## START Source extract

Pre-emptive multitasking is all about code being interrupted so other code can run. Even if you don't have an operating system, you'll still have hardware interrupts (e.g. a button was pressed, a hardware timer triggered, or some buffer is empty and needs to be filled).

An interrupt is a signal (generally called an "interrupt request") to the CPU to immediately begin executing different code, code that is written to respond to the cause of the interrupt. "Immediately" can be as soon as the end of the current instruction, in the best case. The time between the generation of the interrupt request and the entry into the ISR is called the "interrupt latency," and faster (lower latency) is always better. The CPU will remember the location of the next instruction it was going to execute by storing that instruction address in a register or memory location, and will then jump directly to the code designated by the programmer for that particular interrupt. [...]

A microcontroller CPU will be designed to respond to a number of different interrupt sources (perhaps 10 to 100 sources, typically), and each source can have specific user-written code which executes when that interrupt triggers. The code that executes for an interrupt is called the "interrupt service routine" or ISR. The "now you see it, now you don't" heading [of this article] refers to what you would see if you were watching the code execute in slow motion. The program counter would be moving from one instruction to the next, and then when the interrupt triggered the PC would suddenly end up in some totally different area of the program (the entry point of the ISR). Then, when the ISR was complete, the PC would just as suddenly be pointing back to the next instruction, as if nothing had happened.

## END Source extract

- [What is asked]
**a)** Reproduce the part of the interrupts passage that begins at the words "A microcontroller CPU" and stops after "nothing had happened.".
**b)** Locate every line of the records that contains the string "higher", and copy each one.

## START Records to use

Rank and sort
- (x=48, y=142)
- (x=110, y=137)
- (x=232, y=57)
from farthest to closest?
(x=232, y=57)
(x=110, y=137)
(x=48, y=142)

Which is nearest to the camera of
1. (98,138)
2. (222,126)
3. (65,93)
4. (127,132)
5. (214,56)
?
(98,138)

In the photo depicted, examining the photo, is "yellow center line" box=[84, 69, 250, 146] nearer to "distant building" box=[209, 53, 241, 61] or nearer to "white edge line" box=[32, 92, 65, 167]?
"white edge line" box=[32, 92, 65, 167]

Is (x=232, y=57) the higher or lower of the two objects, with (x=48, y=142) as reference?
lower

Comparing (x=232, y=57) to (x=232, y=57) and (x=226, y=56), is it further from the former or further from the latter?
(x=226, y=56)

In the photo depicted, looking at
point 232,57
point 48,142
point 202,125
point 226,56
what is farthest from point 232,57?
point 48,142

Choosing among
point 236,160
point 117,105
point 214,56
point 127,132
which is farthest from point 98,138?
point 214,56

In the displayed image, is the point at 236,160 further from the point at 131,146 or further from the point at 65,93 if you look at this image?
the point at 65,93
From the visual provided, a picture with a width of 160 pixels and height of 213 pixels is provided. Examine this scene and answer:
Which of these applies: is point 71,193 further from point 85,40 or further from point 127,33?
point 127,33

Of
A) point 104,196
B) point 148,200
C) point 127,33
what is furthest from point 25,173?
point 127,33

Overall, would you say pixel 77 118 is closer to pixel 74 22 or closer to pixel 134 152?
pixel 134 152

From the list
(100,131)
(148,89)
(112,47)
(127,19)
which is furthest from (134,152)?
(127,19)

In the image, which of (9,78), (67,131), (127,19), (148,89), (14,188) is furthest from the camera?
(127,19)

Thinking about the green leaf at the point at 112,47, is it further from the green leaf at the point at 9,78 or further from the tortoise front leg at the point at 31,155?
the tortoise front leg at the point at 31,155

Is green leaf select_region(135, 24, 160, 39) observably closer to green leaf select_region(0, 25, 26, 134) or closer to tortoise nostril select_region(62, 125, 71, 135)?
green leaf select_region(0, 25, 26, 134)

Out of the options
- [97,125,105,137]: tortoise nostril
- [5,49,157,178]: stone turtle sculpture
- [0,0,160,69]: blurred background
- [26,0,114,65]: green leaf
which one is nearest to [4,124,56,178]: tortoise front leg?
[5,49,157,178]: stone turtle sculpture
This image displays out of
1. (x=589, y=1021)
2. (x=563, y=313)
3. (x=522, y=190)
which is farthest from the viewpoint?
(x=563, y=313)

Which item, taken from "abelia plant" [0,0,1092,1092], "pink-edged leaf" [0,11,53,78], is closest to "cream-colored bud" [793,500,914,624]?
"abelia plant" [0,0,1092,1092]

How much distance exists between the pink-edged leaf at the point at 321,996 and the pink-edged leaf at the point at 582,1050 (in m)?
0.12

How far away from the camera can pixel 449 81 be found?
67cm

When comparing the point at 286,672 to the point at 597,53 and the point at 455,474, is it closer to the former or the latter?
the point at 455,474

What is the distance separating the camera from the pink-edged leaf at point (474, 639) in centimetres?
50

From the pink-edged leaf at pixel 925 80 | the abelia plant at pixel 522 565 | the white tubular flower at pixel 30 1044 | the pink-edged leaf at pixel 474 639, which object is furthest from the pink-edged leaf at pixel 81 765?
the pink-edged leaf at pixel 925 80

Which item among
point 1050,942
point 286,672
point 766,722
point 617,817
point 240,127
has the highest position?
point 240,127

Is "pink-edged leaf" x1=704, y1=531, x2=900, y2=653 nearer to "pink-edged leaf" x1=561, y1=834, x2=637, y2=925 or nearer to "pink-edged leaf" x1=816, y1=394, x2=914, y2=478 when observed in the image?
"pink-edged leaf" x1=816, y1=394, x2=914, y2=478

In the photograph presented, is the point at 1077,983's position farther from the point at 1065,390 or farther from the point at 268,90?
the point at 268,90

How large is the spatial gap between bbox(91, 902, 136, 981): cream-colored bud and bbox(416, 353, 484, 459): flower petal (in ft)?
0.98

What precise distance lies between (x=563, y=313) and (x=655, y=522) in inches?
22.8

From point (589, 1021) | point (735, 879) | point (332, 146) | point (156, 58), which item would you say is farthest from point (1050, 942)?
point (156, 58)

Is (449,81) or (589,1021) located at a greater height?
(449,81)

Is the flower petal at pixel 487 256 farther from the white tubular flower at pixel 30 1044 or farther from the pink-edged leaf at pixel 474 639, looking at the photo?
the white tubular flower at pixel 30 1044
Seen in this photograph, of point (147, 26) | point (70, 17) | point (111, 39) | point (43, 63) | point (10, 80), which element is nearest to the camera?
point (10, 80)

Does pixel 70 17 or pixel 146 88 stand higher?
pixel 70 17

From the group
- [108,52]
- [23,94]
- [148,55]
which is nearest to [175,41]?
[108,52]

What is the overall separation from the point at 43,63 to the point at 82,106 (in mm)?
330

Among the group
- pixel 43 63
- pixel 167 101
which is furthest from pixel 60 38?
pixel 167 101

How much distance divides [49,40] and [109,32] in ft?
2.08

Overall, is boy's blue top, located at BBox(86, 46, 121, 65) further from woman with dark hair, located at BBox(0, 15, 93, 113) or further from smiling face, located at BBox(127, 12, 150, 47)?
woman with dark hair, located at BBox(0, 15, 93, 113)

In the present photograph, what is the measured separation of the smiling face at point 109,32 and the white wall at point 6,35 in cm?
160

## END Records to use

- [Task-by-task solutions]
**a)**
A microcontroller CPU will be designed to respond to a number of different interrupt sources (perhaps 10 to 100 sources, typically), and each source can have specific user-written code which executes when that interrupt triggers. The code that executes for an interrupt is called the "interrupt service routine" or ISR. The "now you see it, now you don't" heading [of this article] refers to what you would see if you were watching the code execute in slow motion. The program counter would be moving from one instruction to the next, and then when the interrupt triggered the PC would suddenly end up in some totally different area of the program (the entry point of the ISR). Then, when the ISR was complete, the PC would just as suddenly be pointing back to the next instruction, as if nothing had happened.

**b)**
Is (x=232, y=57) the higher or lower of the two objects, with (x=48, y=142) as reference?
Does pixel 70 17 or pixel 146 88 stand higher?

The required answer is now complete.